The task: Rewrite the records from the line containing "How far is window" through the end of the records, replacing "snow-covered ground" with "snowy field" and keeping everything else the same. Leave the pictures out of your answer.

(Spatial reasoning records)
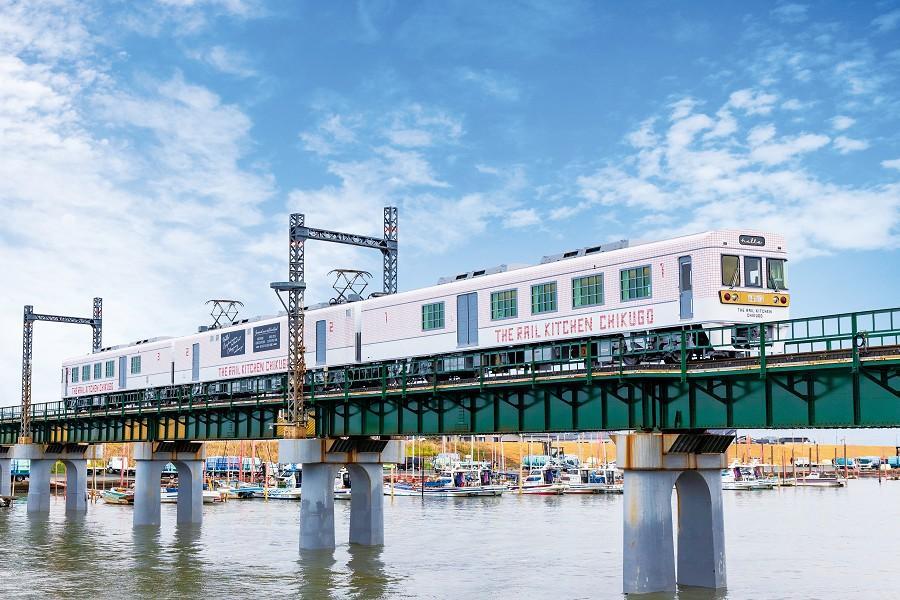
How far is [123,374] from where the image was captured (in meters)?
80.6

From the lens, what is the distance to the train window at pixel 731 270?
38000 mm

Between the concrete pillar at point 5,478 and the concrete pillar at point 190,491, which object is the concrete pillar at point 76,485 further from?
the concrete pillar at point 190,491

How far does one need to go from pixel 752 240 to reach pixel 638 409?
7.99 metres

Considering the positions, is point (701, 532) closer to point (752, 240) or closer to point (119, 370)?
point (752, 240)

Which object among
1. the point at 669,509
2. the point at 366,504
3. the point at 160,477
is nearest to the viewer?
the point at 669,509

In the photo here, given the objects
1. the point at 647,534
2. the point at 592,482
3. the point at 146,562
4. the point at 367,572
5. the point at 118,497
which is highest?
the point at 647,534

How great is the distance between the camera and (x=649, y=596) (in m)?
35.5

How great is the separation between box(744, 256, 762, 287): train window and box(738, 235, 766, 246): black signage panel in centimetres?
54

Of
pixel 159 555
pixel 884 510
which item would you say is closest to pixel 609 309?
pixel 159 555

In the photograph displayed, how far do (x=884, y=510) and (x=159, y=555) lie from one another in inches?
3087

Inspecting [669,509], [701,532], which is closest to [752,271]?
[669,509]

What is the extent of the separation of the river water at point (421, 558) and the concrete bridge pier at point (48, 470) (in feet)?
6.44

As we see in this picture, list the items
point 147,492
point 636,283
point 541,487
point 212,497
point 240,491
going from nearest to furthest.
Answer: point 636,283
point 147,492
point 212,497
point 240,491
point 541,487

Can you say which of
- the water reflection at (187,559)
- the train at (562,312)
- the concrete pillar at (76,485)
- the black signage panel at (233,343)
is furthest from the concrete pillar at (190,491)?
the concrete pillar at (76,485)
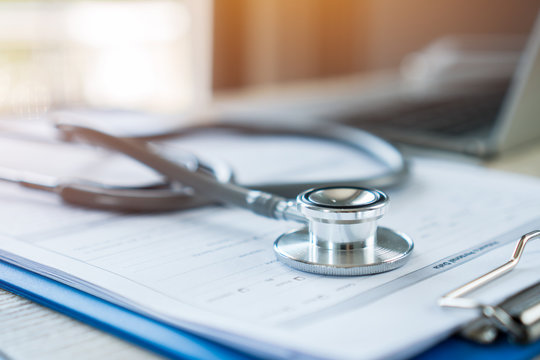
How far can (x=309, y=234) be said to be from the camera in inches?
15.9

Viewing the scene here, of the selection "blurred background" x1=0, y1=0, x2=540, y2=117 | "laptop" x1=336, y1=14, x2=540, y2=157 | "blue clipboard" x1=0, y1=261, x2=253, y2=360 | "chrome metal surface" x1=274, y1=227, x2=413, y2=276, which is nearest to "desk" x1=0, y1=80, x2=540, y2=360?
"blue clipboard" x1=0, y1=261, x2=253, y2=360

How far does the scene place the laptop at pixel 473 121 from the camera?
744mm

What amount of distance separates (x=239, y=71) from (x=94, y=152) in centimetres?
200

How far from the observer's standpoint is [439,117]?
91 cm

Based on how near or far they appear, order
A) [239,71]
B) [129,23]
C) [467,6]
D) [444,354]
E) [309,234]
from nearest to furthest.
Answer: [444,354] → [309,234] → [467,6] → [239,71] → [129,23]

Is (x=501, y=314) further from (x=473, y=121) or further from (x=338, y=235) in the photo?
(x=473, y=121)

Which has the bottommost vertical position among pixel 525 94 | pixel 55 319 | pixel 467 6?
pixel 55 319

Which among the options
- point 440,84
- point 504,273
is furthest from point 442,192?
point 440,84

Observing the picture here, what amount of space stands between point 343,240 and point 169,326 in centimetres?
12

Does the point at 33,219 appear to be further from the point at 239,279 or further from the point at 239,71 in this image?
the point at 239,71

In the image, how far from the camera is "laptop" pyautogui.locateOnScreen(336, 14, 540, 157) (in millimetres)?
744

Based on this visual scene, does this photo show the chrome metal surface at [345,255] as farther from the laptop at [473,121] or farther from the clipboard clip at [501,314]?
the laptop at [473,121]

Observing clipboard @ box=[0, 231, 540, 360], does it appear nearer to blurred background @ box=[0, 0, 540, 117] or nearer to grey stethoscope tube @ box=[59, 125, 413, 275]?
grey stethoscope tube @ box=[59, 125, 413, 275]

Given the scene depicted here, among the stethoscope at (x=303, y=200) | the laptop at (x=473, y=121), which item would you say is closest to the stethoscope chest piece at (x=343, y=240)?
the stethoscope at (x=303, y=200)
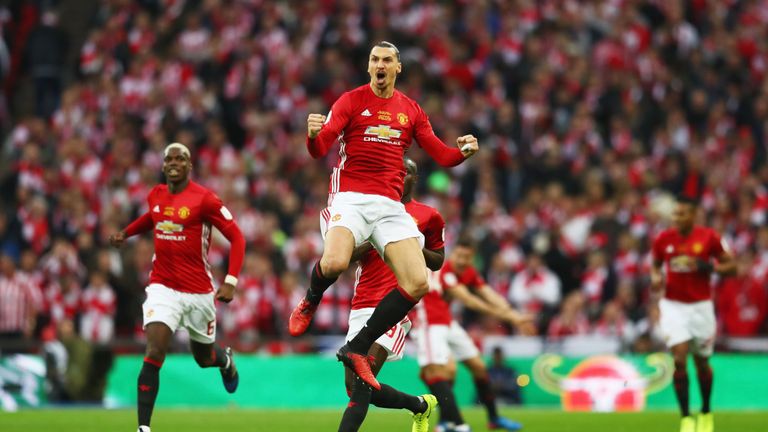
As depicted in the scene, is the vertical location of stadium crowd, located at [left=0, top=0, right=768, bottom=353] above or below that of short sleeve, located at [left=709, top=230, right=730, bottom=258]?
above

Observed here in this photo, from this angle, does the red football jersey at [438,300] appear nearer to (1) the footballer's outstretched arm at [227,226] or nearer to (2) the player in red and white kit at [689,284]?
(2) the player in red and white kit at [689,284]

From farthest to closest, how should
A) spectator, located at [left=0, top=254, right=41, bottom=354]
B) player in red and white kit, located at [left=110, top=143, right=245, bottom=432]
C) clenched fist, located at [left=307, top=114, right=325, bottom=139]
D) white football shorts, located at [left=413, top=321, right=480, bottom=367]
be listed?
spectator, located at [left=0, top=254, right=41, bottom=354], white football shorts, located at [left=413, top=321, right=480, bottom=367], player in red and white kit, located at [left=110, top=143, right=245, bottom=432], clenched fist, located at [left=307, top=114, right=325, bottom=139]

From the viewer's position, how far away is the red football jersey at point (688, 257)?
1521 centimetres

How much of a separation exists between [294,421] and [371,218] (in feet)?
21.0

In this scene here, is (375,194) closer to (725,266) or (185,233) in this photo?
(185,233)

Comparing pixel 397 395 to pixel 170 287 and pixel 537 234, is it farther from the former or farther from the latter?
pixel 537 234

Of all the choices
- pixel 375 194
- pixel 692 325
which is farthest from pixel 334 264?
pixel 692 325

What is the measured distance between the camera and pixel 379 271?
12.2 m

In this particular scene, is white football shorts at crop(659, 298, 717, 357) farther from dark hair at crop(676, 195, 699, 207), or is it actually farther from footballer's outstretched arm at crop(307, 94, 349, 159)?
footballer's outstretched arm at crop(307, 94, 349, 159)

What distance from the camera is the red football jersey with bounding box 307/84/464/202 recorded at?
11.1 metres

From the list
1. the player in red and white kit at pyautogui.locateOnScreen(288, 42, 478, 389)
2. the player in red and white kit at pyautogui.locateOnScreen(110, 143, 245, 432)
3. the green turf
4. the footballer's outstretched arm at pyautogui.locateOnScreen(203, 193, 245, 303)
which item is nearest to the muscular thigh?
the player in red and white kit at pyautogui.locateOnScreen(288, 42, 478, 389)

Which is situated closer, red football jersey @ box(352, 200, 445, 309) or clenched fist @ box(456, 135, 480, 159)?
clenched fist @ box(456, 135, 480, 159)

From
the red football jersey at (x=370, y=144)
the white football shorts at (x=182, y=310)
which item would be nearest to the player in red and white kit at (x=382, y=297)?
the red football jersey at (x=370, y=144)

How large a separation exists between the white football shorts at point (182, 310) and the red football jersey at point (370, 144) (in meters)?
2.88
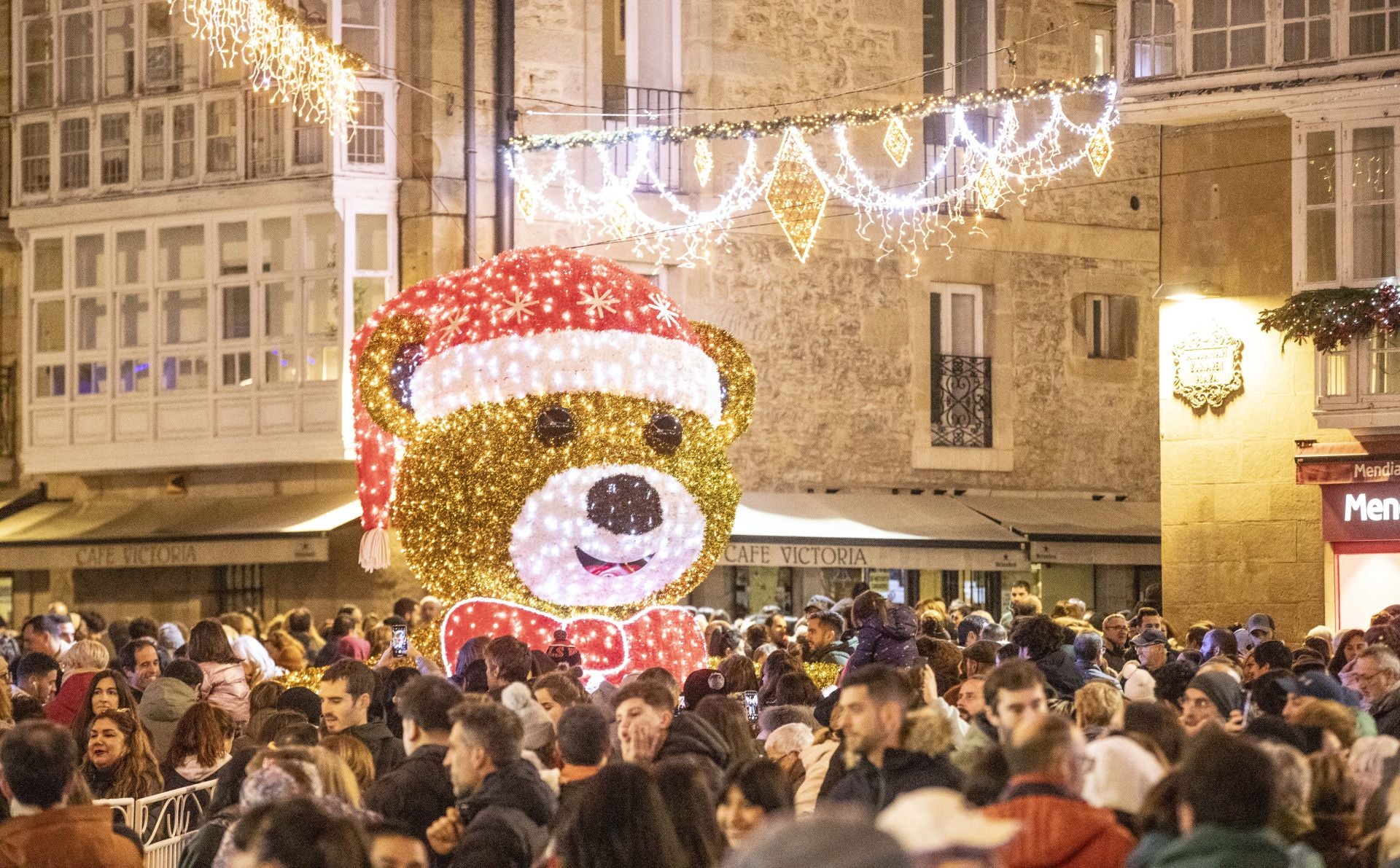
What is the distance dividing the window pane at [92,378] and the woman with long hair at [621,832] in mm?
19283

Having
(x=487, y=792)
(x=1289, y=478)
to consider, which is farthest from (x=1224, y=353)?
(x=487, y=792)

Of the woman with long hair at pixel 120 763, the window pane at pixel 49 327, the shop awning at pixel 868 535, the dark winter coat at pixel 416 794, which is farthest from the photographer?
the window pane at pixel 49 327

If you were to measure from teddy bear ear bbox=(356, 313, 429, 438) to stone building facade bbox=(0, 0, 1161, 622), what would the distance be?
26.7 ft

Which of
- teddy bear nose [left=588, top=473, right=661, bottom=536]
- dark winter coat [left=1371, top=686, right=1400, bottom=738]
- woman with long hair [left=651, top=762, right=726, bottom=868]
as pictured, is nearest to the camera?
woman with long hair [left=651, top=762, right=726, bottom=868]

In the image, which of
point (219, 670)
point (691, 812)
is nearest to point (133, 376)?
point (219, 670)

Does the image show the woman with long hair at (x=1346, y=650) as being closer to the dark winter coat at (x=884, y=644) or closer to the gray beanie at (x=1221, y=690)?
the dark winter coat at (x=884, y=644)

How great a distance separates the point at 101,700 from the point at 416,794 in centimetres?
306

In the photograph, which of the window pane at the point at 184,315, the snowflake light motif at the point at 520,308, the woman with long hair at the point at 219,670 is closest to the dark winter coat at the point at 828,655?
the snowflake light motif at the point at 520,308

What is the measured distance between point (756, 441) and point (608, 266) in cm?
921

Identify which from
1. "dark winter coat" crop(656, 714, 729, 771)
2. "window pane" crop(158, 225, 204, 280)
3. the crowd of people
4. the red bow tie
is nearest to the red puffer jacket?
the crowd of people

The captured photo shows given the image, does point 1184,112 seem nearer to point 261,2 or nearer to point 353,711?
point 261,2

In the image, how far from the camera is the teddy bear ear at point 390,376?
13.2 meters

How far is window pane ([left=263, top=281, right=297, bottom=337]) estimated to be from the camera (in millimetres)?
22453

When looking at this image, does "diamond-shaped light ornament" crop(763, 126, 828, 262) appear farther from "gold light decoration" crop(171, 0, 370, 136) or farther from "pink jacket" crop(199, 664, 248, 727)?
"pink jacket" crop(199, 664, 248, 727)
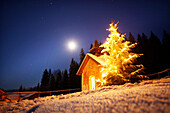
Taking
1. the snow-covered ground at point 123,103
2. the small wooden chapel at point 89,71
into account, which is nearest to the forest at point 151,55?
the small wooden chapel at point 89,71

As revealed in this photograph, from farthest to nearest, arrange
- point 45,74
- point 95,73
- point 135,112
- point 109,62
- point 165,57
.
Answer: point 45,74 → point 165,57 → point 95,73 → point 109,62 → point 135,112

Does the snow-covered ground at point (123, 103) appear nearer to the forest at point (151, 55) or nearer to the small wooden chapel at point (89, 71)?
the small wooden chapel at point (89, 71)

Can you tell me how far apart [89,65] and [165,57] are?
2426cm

Result of this exercise:
How far is window pane ([left=263, top=281, right=297, bottom=337]) estimated to be from the camera (in millimetres)?
22453

When looking at this image, does "diamond-shaped light ornament" crop(763, 126, 828, 262) appear farther from "gold light decoration" crop(171, 0, 370, 136) or farther from "pink jacket" crop(199, 664, 248, 727)?
"pink jacket" crop(199, 664, 248, 727)
Taking
1. the snowy field at point 123,103
2. the small wooden chapel at point 89,71
into account, which is nearest to the forest at point 151,55?
the small wooden chapel at point 89,71

As revealed in this photograph, from farthest to nearest, arrange
- point 45,74
- point 95,73
- point 135,112
- point 109,62
- point 165,57
.
Answer: point 45,74 → point 165,57 → point 95,73 → point 109,62 → point 135,112

Does the snowy field at point (123, 103) appear nearer to the forest at point (151, 55) or nearer to the small wooden chapel at point (89, 71)?
the small wooden chapel at point (89, 71)

Can you tell me how far apart [89,65] and [165,57] are?
2426cm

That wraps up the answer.